Public and private keys
Tell me of your precious secrets. — When we use SSH, we have two keys called a public key and a private key. Anyone can use your public key to encrypt whatever message they want and make it secure. This is similar to the hashing we did before. But only your private key can decrypt that message and make it readable again. (Since the public and private keys are different, this is called asymmetric encryption.)
What is a key? — It's just a string of characters. Here's an example public key:
1 2 3 4 5 6 7 8 9 |
|
Is that your real public key? Yes, and my credit card number is 4000 1234
5678 9012
.
How do we use these keys? — You keep the private key and give the server your public key and your username. When you first contact the server, it sends you a message that you can understand only if you have the private key. Once you prove that you can understand the message, you can talk to the server, and the server knows who it's talking to.
How do I give the server my public key? — Usually, I just log in with whatever account system the server owner (e.g. GitHub) uses and paste it into a form. Or I suppose you could ask a server admin to set it up for you.
What if someone hacks into my account and changes the public key? — We don't ask such things.
Where do I keep the private key? — Some people keep it on an external
device, but usually it just stays on your computer. My SSH keys are kept in a
directory called .ssh
in my home directory.
That sounds really unsafe. — It's protected by a passphrase.
What's a passphrase? — Think of it as a really long password. Usually passphrase implies a longer phrase of multiple words, often with spaces.
So, why not use passwords in the first place? — The important insight is that private keys don't leave your computer, ever. You're not sending them over a network, you're not sharing them with other computers, and you're not showing them to anybody or typing them in. The only way someone can get to it is if your computer is totally compromised. And at that point, you have much bigger problems than an SSH key.
Creating keys
How do we create public and private keys? — Any secure asymmetric algorithm can generate them. RSA is more popular. The GitHub docs now recommend Ed25519. These are the two I've seen most often, but I'm no expert.
That's just a bunch of jargon. — It took three MIT professors a full year to create RSA. Ed25519 uses elliptic curves, which I barely understand. I'm not touching them with a ten-foot pole.
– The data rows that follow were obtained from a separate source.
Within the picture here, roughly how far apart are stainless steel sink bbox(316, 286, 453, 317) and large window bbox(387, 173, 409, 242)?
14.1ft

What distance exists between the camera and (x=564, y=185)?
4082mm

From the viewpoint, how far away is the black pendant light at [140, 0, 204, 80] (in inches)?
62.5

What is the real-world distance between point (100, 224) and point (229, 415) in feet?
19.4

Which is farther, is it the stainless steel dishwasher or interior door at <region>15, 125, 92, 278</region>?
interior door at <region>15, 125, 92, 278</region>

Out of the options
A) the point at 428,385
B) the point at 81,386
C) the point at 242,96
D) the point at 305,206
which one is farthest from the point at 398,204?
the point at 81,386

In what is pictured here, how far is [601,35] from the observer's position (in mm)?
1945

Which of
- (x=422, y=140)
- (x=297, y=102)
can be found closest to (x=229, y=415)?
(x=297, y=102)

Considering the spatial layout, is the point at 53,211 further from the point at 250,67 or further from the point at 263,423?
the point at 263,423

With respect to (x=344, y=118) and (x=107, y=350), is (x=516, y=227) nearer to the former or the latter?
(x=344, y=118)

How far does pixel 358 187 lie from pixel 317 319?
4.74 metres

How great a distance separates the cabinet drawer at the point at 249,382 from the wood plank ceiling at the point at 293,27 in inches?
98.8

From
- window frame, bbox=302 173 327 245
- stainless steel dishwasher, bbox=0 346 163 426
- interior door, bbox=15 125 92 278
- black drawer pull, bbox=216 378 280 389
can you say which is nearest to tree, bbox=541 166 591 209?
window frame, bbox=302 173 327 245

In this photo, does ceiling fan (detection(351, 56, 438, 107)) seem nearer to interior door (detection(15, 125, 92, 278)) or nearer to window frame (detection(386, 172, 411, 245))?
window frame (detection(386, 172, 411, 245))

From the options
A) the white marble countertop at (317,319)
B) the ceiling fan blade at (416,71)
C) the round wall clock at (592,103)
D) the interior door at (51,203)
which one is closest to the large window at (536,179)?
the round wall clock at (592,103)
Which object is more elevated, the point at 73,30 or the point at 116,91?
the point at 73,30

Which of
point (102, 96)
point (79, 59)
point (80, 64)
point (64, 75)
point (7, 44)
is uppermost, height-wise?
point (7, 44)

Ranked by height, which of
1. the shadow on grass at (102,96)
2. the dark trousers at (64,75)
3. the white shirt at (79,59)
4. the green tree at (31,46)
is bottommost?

Try. — The basic principle is to find mathematical problems that are
intractable. Usually these involve prime numbers. As a toy example, it's easy
to multiply some prime numbers together to get a new number (for example, 17 *
103 * 41 = 71791
), but it's less easy to take a given number and recover its
prime factors. And if the prime factors are hundreds of digits long, it becomes
much harder to find a number's prime factors.
What's the connection? — Any message we send is just a bunch of bits. And together, those bits form a number. So we can transform that number with mathematical operations. To continue the toy example, imagine multiplying your favorite picture of Bollywood megastar Shah Rukh Khan by some large prime number. That prime number is your key. If you know the key, you can recover a beloved Indian icon. If you don't, he's as tragically locked away as a cynic's tender heart. RSA uses the same basic principle but in a more complicated way.
Using SSH
What about the rest of SSH? — Try man ssh
.
How lazy. — There's a Borges short story about a map so complete that it's just as large as the territory it describes. No map can replace its territory, but maps are still useful for certain needs. I've charted SSH enough to be satisfied.